Que o novo ungido pela vontade popular se conscientize que numa democracia é necessário que os vários conflitos de interesse nela existentes sobrevivam e sejam bem administrados, e jamais extintos. Somente os regimes ditatoriais impõem suas vontades como leis e não admitem que controvérsias sejam levantadas à luz da opinião pública e, em conseqüência, não venham a ser encontradas as respectivas soluções requeridas.

Problemas, certamente, não irão faltar ao presidente colorado.

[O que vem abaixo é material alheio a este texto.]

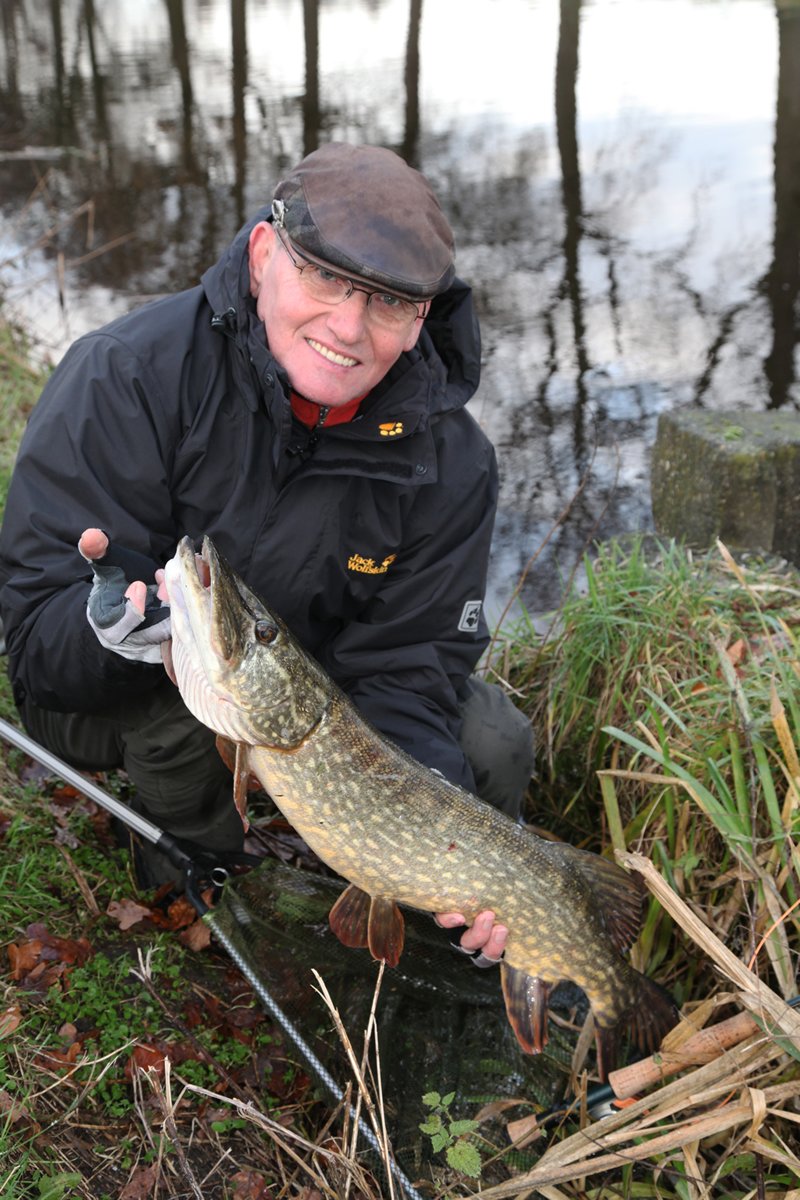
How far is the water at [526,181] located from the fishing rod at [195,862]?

Desde os econômicos, representados por pesados encargos de uma dívida externa proporcionalmente elevada, aos sociais, reflexos da situação de crise característica de praticamente toda a América Latina.

Entretanto, o ponto a ser olhado com o maior carinho por Sanguinetti deve ser o fortalecimento das instituições uruguaias, para que o governo não venha a se constituir meramente numa simples pausa entre dois golpes militares de Estado.

O primeiro passo nesse sentido já foi dado, no dia 15 passado, pelo novo Congresso Nacional, que na própria data da posse aprovou uma única medida, que vale por centenas de providências: a anistia para os prisioneiros políticos.

É necessário que as prisões (numa das quais a brasileira Flávia Schilling viveu, por mais tempo do que muitos uruguaios, o seu “Calvário”) sejam esvaziadas de pessoas cujo único delito foi se opor ao arbítrio e à desordem institucional.

Cadeia deve servir somente àqueles elementos que transgridem as leis legitimamente elaboradas e após terem sido julgados, lhes sendo assegurado o pleno direito de defesa. Discordar apenas é crime em Estados policiais, como a União Soviética.

É claro que os que cometeram atos terroristas devem continuar segregados pela sociedade, contra a qual atentaram. Que os que assaltaram bancos, participaram de seqüestros ou extinguiram vidas não estão aptos a enfrentar uma existência normal, no convívio dos cidadãos que respeitam a ordem e a lei.

Mas os uruguaios, neste momento importante de sua história, devem buscar, acima de tudo, a conciliação. A cura das seqüelas deixadas por um regime fechado, que será definitivamente sepultado amanhã, quando Júlio Maria Sanguinetti prestar o juramento constitucional e devolver definitivamente o país à normalidade democrática.

(Artigo publicado na página 13, Internacional, do Correio Popular, em 28 de fevereiro de 1985).